Department of Biochemistry and Molecular Biology, Third Military Medical University, Chongqing 400038, China.
J Steroid Biochem Mol Biol. 2011 Nov;127(3-5):231-7. doi: 10.1016/j.jsbmb.2011.08.004. Epub 2011 Aug 22.

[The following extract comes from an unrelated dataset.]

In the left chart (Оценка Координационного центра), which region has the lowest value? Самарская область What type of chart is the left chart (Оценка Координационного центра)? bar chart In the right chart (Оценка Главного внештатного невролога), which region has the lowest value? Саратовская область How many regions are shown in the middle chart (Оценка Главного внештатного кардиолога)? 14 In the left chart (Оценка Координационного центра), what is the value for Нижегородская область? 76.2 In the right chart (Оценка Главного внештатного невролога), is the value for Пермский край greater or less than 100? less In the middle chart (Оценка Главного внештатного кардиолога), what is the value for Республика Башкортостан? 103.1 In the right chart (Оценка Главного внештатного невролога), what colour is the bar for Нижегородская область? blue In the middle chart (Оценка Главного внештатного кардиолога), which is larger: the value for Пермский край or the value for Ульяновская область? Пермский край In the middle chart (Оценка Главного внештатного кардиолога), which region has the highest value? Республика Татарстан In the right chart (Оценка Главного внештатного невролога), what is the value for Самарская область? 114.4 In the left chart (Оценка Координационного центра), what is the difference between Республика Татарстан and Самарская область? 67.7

Estrogen receptors (ERs) belong to the nuclear receptor superfamily, whose members include ER-α66, ER-α36, ER-α46 and ER-β. Each receptor performs specific functions through binding with a specific ligand, such as estrogen. Recently, ER-α36, a novel variant of human estrogen receptor-alpha (ER-α), was identified and cloned. ER-α36 inhibits, in a dominant-negative manner, the transactivation of both the wild-type ER-α (ER-α66) and ER-β. As a predominantly membrane-based ER, ER-α36 mediates nongenomic estrogen signaling and is involved in the resistance of breast cancer to endocrine therapy, i.e., tamoxifen. This review summarizes recent studies on the structure and function of ER-α36 and the relationship of ER-α36 with cancer, with special emphasis on its function in the resistance of breast cancer to endocrine therapy.
雌激素受体(ERs)属于核受体超家族,其成员包括 ER-α66、ER-α36、ER-α46 和 ER-β。每个受体通过与特定配体(如雌激素)结合来执行特定的功能。最近,人类雌激素受体-α(ER-α)的一种新型变体 ER-α36 被鉴定和克隆。ER-α36 以显性负性方式抑制野生型 ER-α(ER-α66)和 ER-β 的转录激活。作为一种主要基于膜的 ER,ER-α36 介导非基因组雌激素信号转导,并参与乳腺癌对内分泌治疗(即他莫昔芬)的耐药性。本文综述了 ER-α36 的结构和功能及其与癌症的关系的最新研究进展,特别强调了其在乳腺癌内分泌治疗耐药中的作用。